EnQuest has agreed to buy a stake in BP’s Magnus oil field
EnQuest has agreed to buy a 25 per cent stake in BP's Magnus oil field and surrounding assets in the North Sea in "a natural evolution of EnQuest's business".
The oil producer said it will also take over operations of Sullom Voe on the Shetland Islands, which is Britain's largest oil terminal.
This deal is part of EnQuest's strategy of "realising value from the management of maturing oil fields", chief executive Amjad Bseisu said. The company aims to buy cheap interests in older fields and use new technologies and strict spending programmes on them.
"Magnus is a good quality reservoir; it has large volumes in place, with potential for infill drilling and for the revitalisation of wells, and scope for field life extension. It is a producing asset that would materially increase EnQuest's reserve base," he added.
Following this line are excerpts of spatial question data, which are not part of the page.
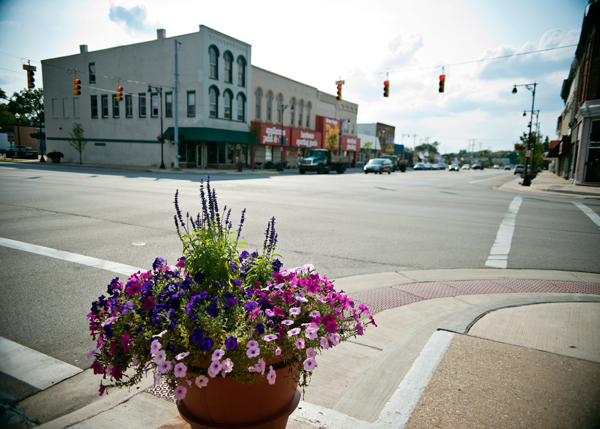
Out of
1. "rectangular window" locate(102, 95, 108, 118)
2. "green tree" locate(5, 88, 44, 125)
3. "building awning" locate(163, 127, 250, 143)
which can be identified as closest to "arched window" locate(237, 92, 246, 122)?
"building awning" locate(163, 127, 250, 143)

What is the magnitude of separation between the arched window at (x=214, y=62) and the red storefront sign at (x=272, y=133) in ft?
23.2

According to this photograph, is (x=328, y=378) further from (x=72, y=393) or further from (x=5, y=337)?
→ (x=5, y=337)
Bseisu told Reuters EnQuest will reduce costs at Sullom Voe by around £150m a year so it can run it for longer. It will keep all 340 BP staff at the Magnus field and the Sullom Voe terminal, he said.
EnQuest, which is one of the UK's largest independent oil gas producers in the North Sea, has struggled since the commodity price crash, which put pressure on the finances of oil and gas explorers. In October, it said it wanted to raise funds of £82m as part of a proposed restructuring.
EnQuest also has the option to buy BP's remaining 75 per cent stake in Magnus and other interests by 15 January, 2019 for $300m, the companies said in a statement, which Bseisu said would increase the company's oil reserves by around 30 per cent.
In a trading update today, the company said production was up 8.7 per cent in 2016, averaging 39,751 barrels per day (bpd), with production in the UK North Sea up 11.3 per cent – EnQuest's highest annual production since the company started in 2010.
In 2017, EnQuest expects to average between 45,000 bpd to 51,000 bpd, mainly due to the start of its Kraken field.